Узнав о планах американцев, Ямани, естественно, поспешил посоветоваться с Фейсалом.

Король тоже был убежден в полной невозможности такого развития событий.

— Думаю, это только разговоры… Чистый блеф, — сказал мне Фейсал.

Шлезингер с этим не согласен.

— Блеф? Ничего подобного. Я был готов овладеть каким-нибудь не слишком крупным объектом, скажем Абу-Даби. Наше военное превосходство вполне позволяло захватить одно из арабских государств. Эти планы действительно напугали и рассердили арабов. Они были не блефом, а самой настоящей реальностью. И начиная с 1973 г. арабы были не на шутку ими обеспокоены.

Согласно одному из ближневосточных источников, Фейсал воспринял эту угрозу гораздо более серьезно, чем утверждает Ямани. Его тревожили не только проекты Пентагона, но и намерения израильтян, которые, по некоторым сведениям, также разработали экстренный план захвата нефтепромыслов. Поэтому король предпринял сверхсекретные меры предосторожности, и саудовская национальная гвардия получила инструкции, предусматривавшие в случае вражеской атаки уничтожение особо важных объектов. С выходом этих объектов из строя саудовская добыча нефти сокращалась до предельно низкого объема, и оккупационным силам потребовалось бы не менее года и около 5 миллиардов долларов, чтобы вновь привести нефтепромыслы в рабочее состояние.

После аншлагов в Европе Ямани и Абдассалам продолжили свои гастроли в Соединенных Штатах. Здесь Абдассалам сразу оказался в тени. Гвоздем программы был Ямани.

Все хотели встретиться именно с ним.

В то время он уже был известен как араб, который не имеет равных среди соплеменников в искусстве обращаться с представителями средств информации. Ему было что сказать американцам. К тому же он обладал достаточным природным талантом и ораторской выучкой, чтобы заставить себя слушать.

Строки данных:

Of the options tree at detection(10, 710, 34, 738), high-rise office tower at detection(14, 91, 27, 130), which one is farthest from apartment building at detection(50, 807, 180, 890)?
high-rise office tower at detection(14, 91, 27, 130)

Задания к выполнению:
**A.** Перечислите всех людей, которые названы в отрывке по имени.
**B.** Ответьте на вопросы по отрывку:
(i) Какими словами Фейсал охарактеризовал планы американцев?
(ii) Какой объект Шлезингер приводит в качестве примера того, чем он был готов овладеть?
(iii) Сколько времени и средств, согласно отрывку, потребовалось бы оккупационным силам, чтобы вновь привести нефтепромыслы в рабочее состояние?

Решения по заданиям:
**A.** Ямани, Фейсал, Шлезингер, Абдассалам.

**B.**
(i) «Думаю, это только разговоры… Чистый блеф».
(ii) Абу-Даби.
(iii) Не менее года и около 5 миллиардов долларов.